→ **TEXT BLOCK**
———

He Thought She Was a Bad Mother and a Bad Wife
A friend of mine, a mother of three, recently got remarried. How she managed it is a mystery to me. It’s not that mothers of many children can’t find husbands; they do, if they’re loved. It’s just that, from what I remember of her first marriage, she was always “the worst mother and the worst wife.”
I visited her a few times during her “previous” life. She was always tired, overwhelmed, and scatterbrained. The porridge would burn, the youngest would wander around with wet clothes, and she’d be juggling between him, the middle child’s homework, and the stove, unable to change the wet clothes.
She still had to make dinner before her husband came home from work. She needed to tidy up because he liked things tidy. She’d snatch up toys, stuffing them in boxes, only for the little one to scatter them again. Meanwhile, she’d be online, sending emails—taking on side jobs because her husband’s paycheck wasn’t enough. It was a relentless cycle of dreary chaos.
Her husband would come home, take in the mess, and casually comment, “Give the cat some water, do something useful…,” half-jokingly. But those words stuck with me. My friend would drop everything, with a sheepish smile, and pour water into the cat’s bowl, as if it was the only worthwhile thing she’d done all day.

———

→ **ASSIGNMENT A**
In the story about the remarried mother of three, why was she taking on side jobs online?
→ **ASSIGNMENT B**
Reproduce the story about the remarried mother of three word for word, beginning at "He Thought She" and stopping after "the wet clothes.".

→ **Caption-style text data**
———

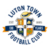 Luton - Logo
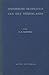 Historische Grammatica van het Nederlands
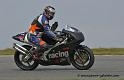rg500-2004_1809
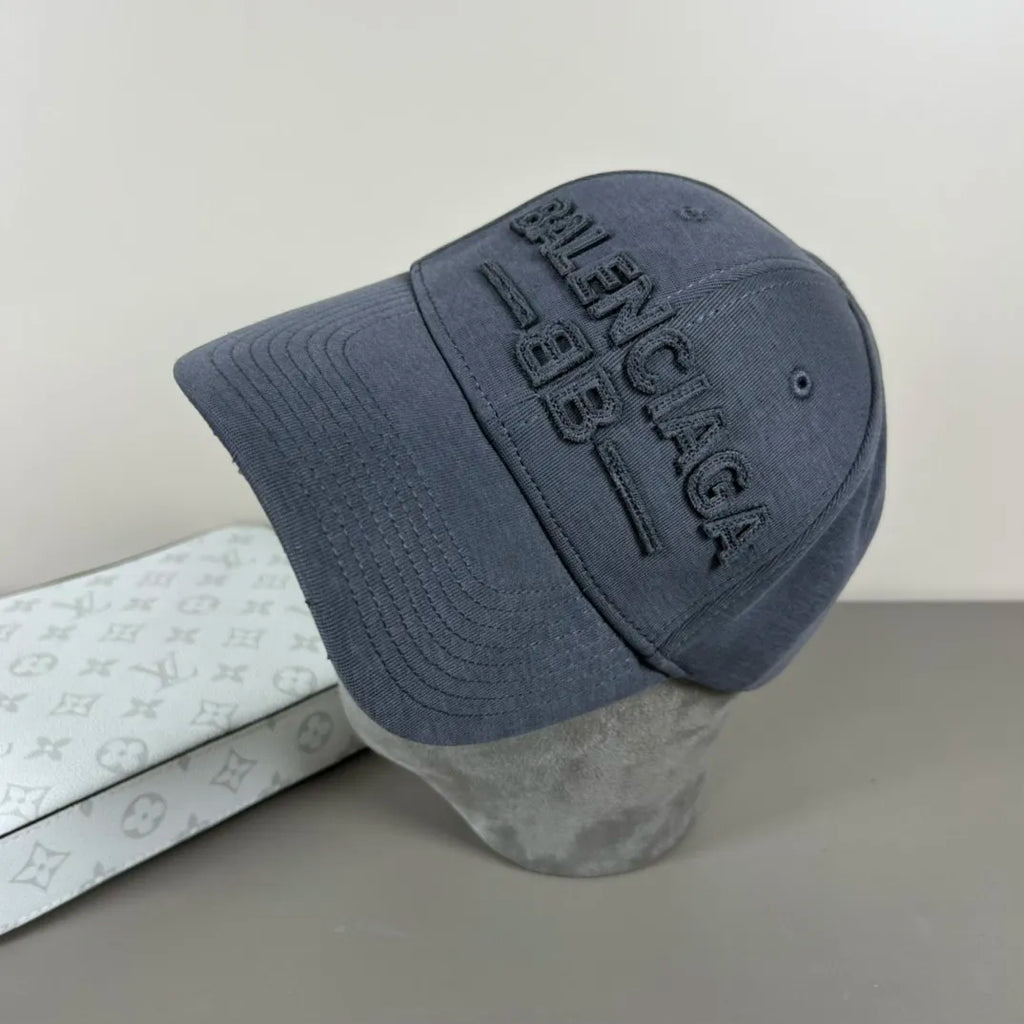 M1Z35J532 Popular hats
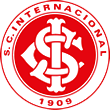Imagem da matéria: Atlético tropeça em casa e empata com a lanterna Chapecoense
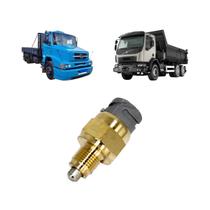 Sensor Caixa Transferencia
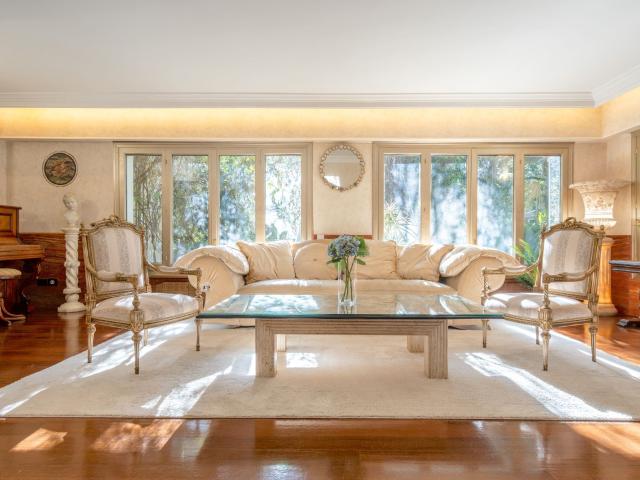 Chalet en venta. LAS ROZAS DE MADRID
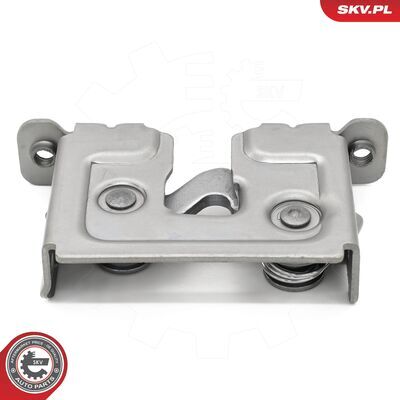 60SKV604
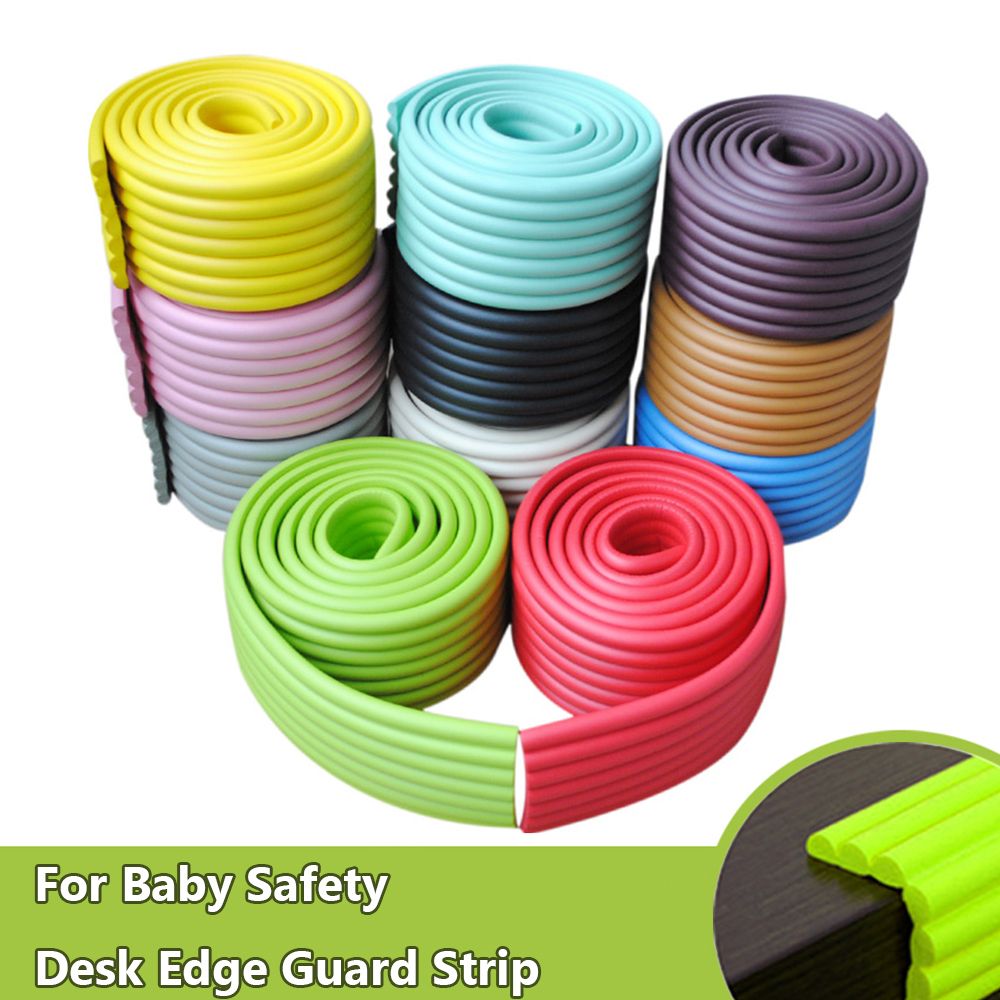 Corner Guard Foam - Bande de protection en mousse antichoc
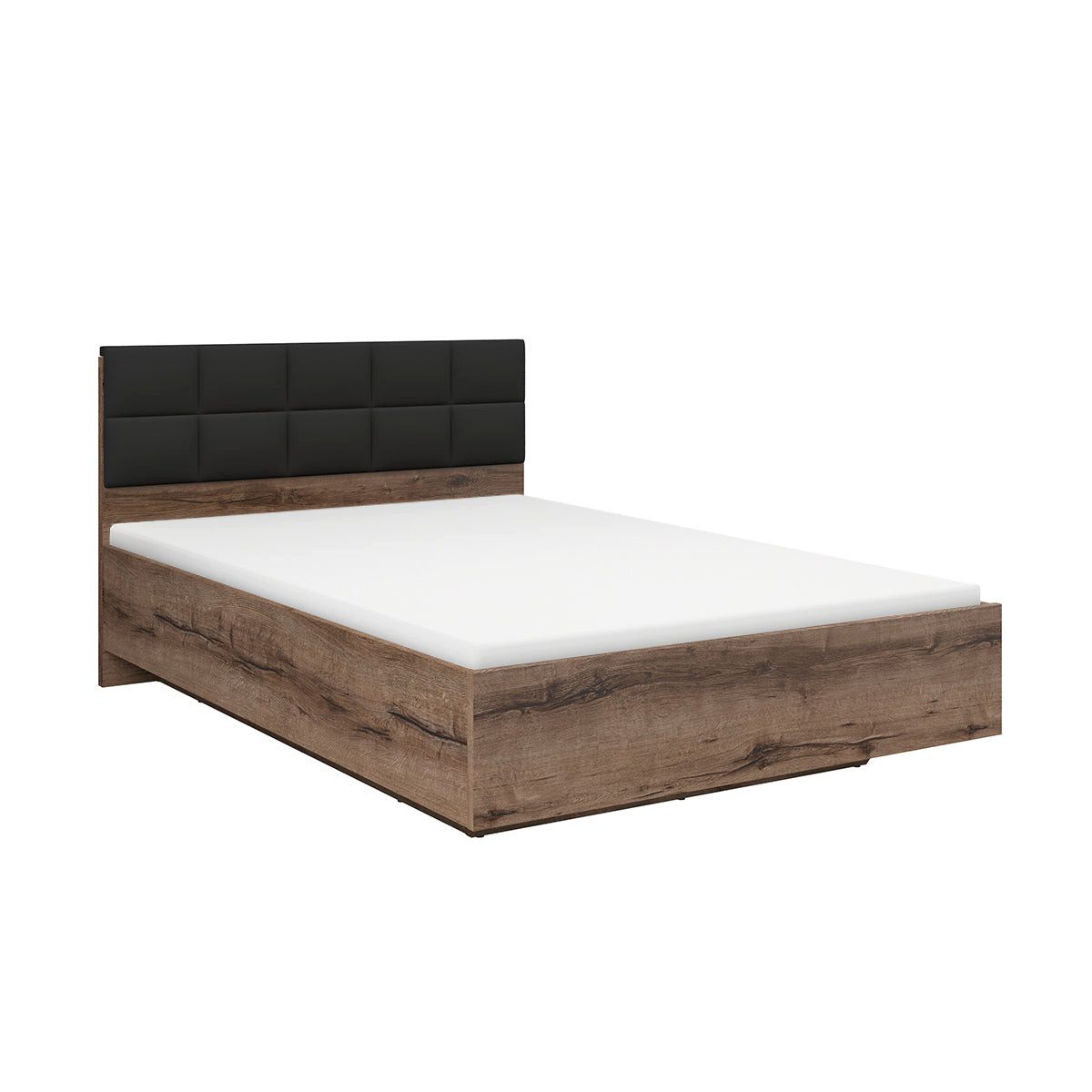 Petits-meubles Bett Romane
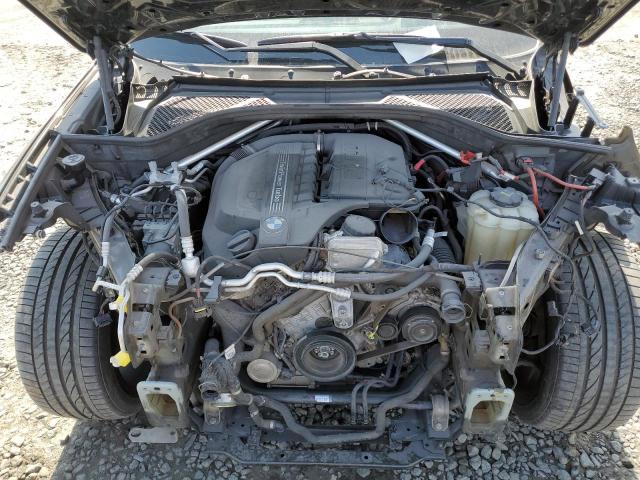 Продажа на аукционе авто 2017 Bmw X5 Xdrive35i, vin: 5UXKR0C3XH0V82395, номер лота: 45180843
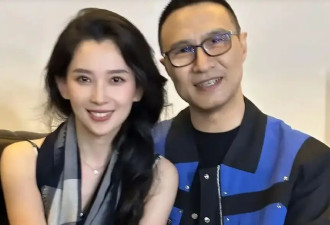 汪峰被曝密会新女友，森林北直播否认分手，感情走向依旧成谜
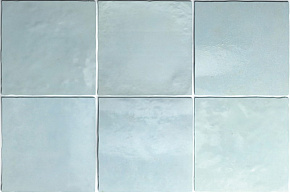 EQUIPE ARTISAN Aqua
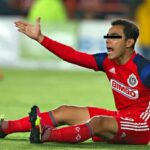 Omar ‘N’ desaparece del museo de Chivas en el Estadio Akron por la ‘Ruta Mundialista’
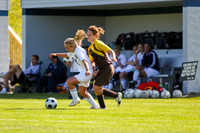 jghs-gs-ogemaw-2009_11.jpg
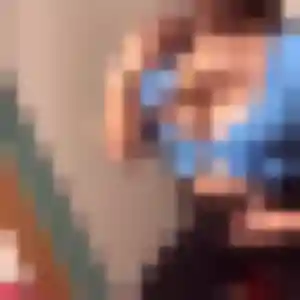 Profil de Valentina à Couëron (32 ans) - rencontre cougar anonyme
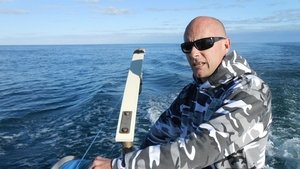 Wicked Tuna: Outer Banks Season 1 Episode 1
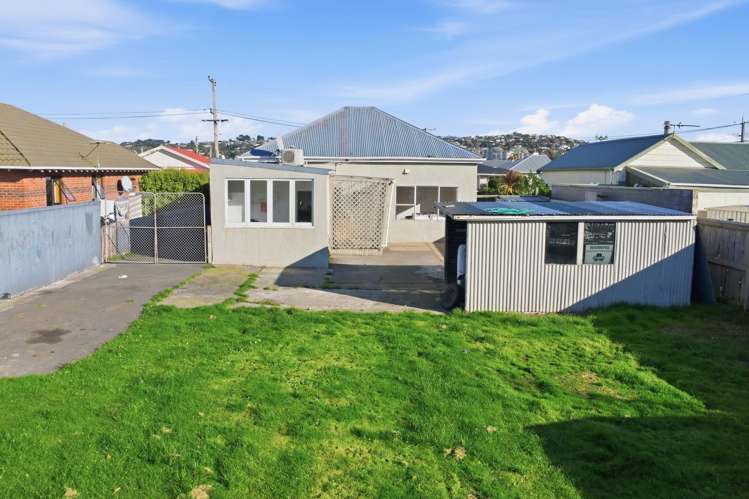 3 Churchill Street St Kilda_21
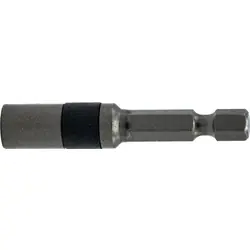 Labor magnetische bithouder 1/4‘‘ 300mm Beperkt Aanbod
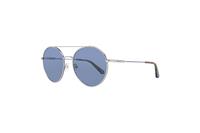 Gant Sonnenbrille GA7117 5810X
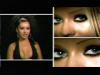 Click to view mtv_making_the_tour_1057556703_t1.jpg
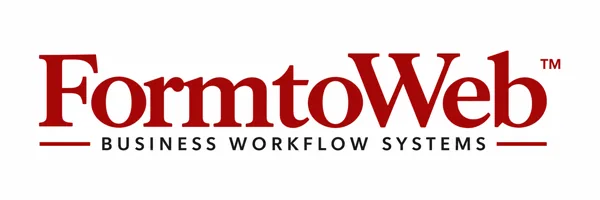 FormToWeb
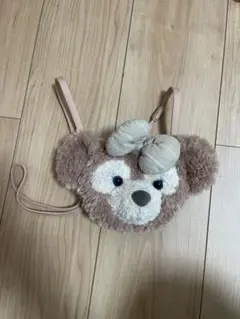 Item thumbnail for item b3b4bc00-98d0-43fc-bef7-b4247e887b9b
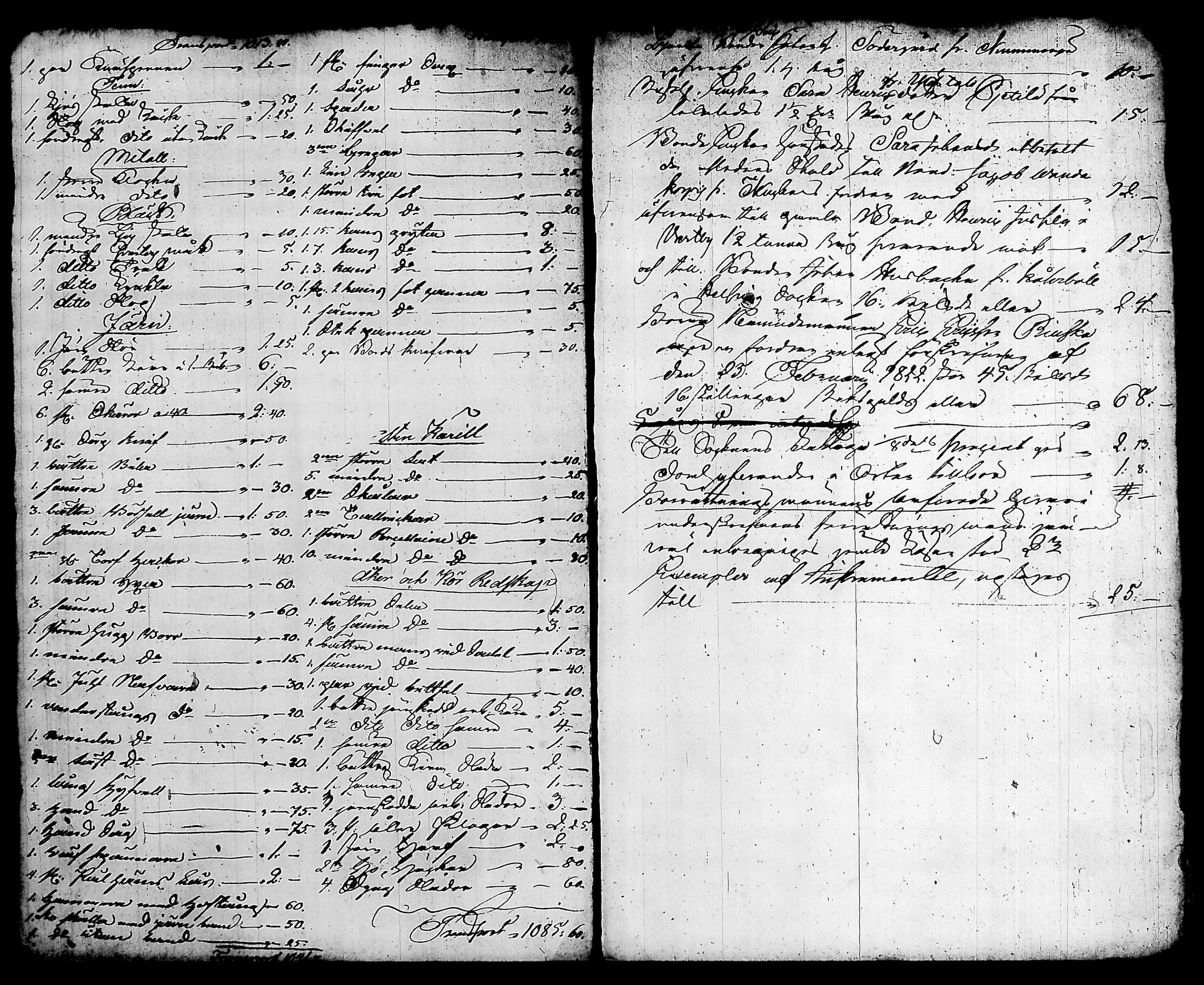 [ ../kirjat/Kirkonkirjat/nurmijarvi/perukirjoja_1816-1854_tk353-354/kuvat/1027.jpg ]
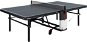 Sponeta Design Line - Pro Indoor - Table Tennis Table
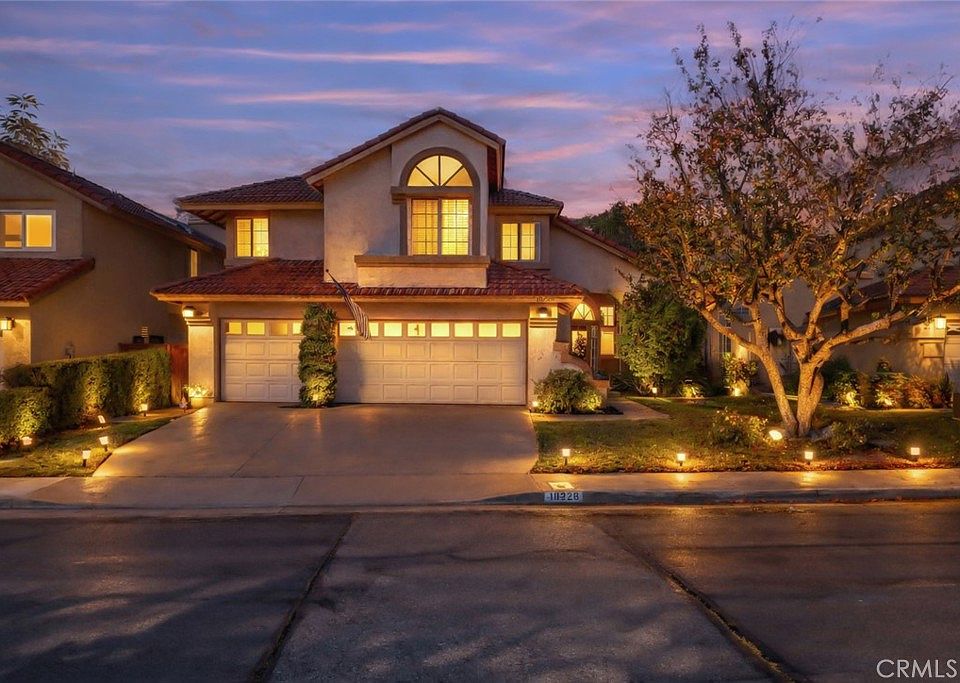 1st image of 10228 Corkwood Ct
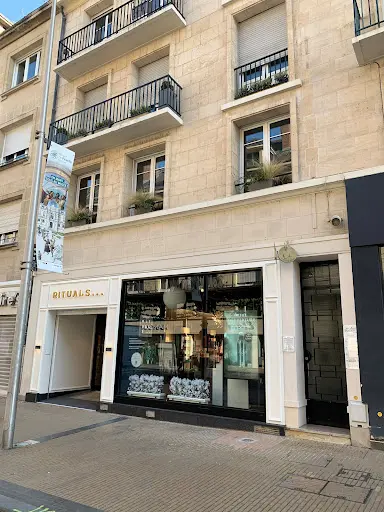 Selarl Gourdeau & Associes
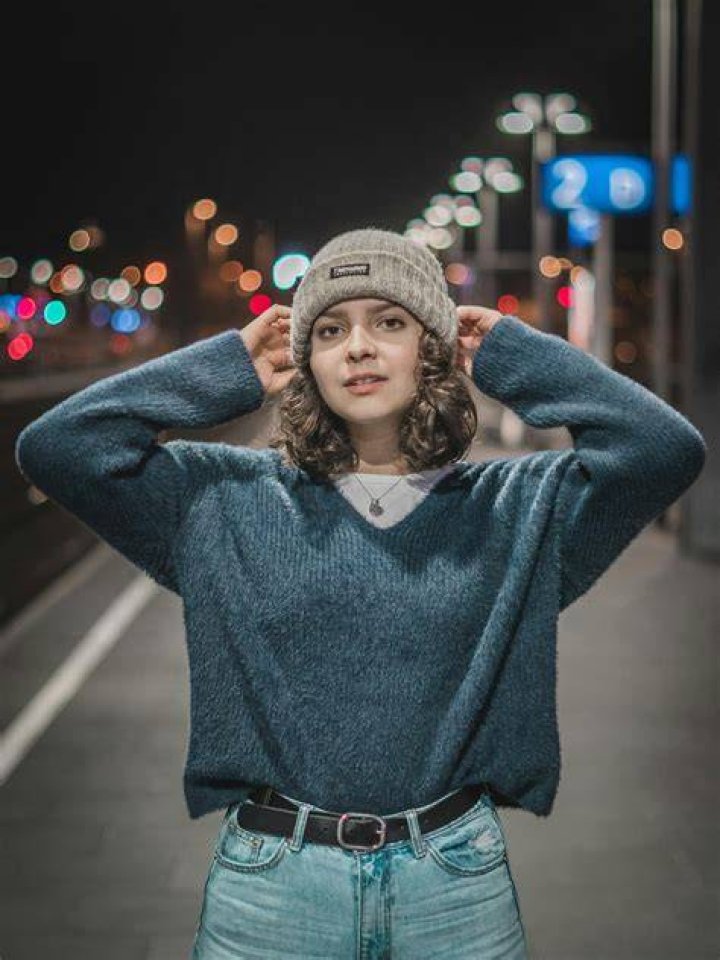 Joshua Wood-Stacey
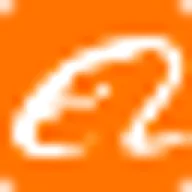 Logo Com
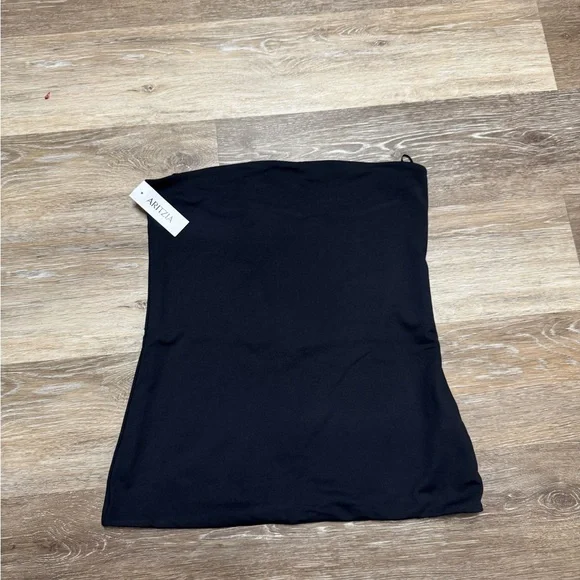 ARITZIA — NWT  Contour Hip Tube Top - Picture 14 of 17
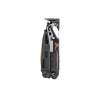 Мультитул LEATHERMAN MUT EOD 850132N 850132N от прозводителя Leatherman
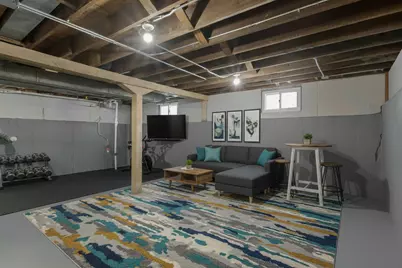 5604 S Madison Avenue, Countryside, IL 60525 - Photo 25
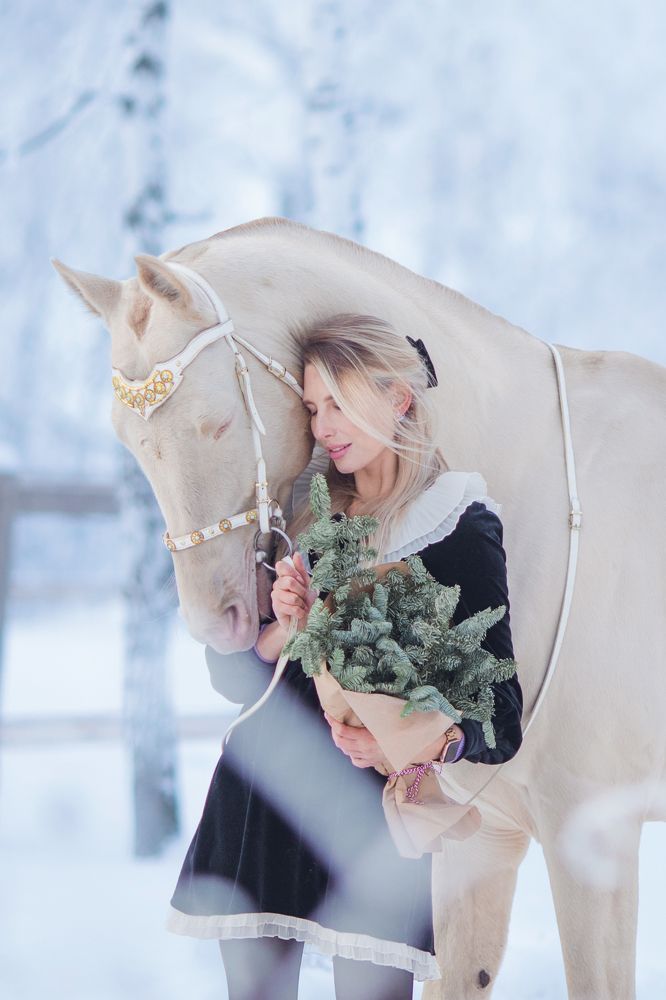 Photograph by Дарина Федер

———

→ **ANSWER SECTION A**
Her husband's paycheck wasn't enough.

→ **ANSWER SECTION B**
He Thought She Was a Bad Mother and a Bad Wife
A friend of mine, a mother of three, recently got remarried. How she managed it is a mystery to me. It’s not that mothers of many children can’t find husbands; they do, if they’re loved. It’s just that, from what I remember of her first marriage, she was always “the worst mother and the worst wife.”
I visited her a few times during her “previous” life. She was always tired, overwhelmed, and scatterbrained. The porridge would burn, the youngest would wander around with wet clothes, and she’d be juggling between him, the middle child’s homework, and the stove, unable to change the wet clothes.